Extract provided:
==================================================

Effect Size Interpretation Guide

Conventional thresholds for the most commonly reported effect size measures. These benchmarks (primarily from Cohen, 1988) are starting points — always interpret effect sizes in the context of your field and research question.

Interpretation Thresholds

Measure Used With Small Medium Large
Cohen's d t-tests 0.20 0.50 0.80
Hedges' g t-tests (small samples) 0.20 0.50 0.80
η² (eta-squared) ANOVA .01 .06 .14
Partial η² (partial eta-squared) Factorial ANOVA .01 .06 .14
Pearson r Correlation .10 .30 .50
R² Regression .02 .13 .26
Cramér's V Chi-square .10 .30 .50
Odds Ratio (OR) Logistic regression 1.5 2.5 4.3

Formulas

Cohen's d

$$d = \frac{\bar{X}_1 - \bar{X}_2}{s_p}$$

where \(s_p\) is the pooled standard deviation. Use for independent-samples t-tests with roughly equal group sizes.

Hedges' g

$$g = d \times \left(1 - \frac{3}{4(n_1 + n_2) - 9}\right)$$

Bias-corrected version of Cohen's d. Preferred when either group has n < 20.

Eta-squared (η²)

==================================================

(Image-linked spatial questions)
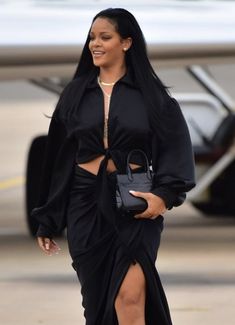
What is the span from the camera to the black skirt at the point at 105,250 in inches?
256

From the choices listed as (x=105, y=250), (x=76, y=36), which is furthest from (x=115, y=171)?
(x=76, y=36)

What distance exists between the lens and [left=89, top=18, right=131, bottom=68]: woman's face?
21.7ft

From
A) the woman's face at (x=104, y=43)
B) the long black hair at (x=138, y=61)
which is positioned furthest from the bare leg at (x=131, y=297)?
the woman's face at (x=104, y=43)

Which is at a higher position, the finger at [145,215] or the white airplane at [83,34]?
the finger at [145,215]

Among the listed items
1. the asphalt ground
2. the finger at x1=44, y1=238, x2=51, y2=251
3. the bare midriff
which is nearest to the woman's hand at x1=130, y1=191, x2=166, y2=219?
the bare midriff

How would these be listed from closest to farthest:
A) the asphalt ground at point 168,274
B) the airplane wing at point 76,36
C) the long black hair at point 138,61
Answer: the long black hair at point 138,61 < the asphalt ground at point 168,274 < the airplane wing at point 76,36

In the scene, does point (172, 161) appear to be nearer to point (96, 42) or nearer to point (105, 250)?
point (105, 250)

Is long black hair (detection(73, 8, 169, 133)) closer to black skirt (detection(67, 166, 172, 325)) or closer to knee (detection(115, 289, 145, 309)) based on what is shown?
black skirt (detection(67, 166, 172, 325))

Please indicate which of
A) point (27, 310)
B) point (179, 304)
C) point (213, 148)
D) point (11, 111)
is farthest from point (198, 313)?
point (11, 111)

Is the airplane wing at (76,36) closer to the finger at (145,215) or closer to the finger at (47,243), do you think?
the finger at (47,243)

==================================================

Written problem 1: According to the effect size guide, when is Hedges' g preferred over Cohen's d?
Written problem 2: Retype the entries from the line containing "How would these" through the end of the entries, with both of those boundary lines included.

Exercise output 1: When either group has n < 20.

Exercise output 2:
How would these be listed from closest to farthest:
A) the asphalt ground at point 168,274
B) the airplane wing at point 76,36
C) the long black hair at point 138,61
Answer: the long black hair at point 138,61 < the asphalt ground at point 168,274 < the airplane wing at point 76,36

In the scene, does point (172, 161) appear to be nearer to point (96, 42) or nearer to point (105, 250)?
point (105, 250)

Is long black hair (detection(73, 8, 169, 133)) closer to black skirt (detection(67, 166, 172, 325)) or closer to knee (detection(115, 289, 145, 309)) based on what is shown?
black skirt (detection(67, 166, 172, 325))

Please indicate which of
A) point (27, 310)
B) point (179, 304)
C) point (213, 148)
D) point (11, 111)
is farthest from point (198, 313)?
point (11, 111)

Is the airplane wing at (76,36) closer to the finger at (145,215) or closer to the finger at (47,243), do you think?
the finger at (47,243)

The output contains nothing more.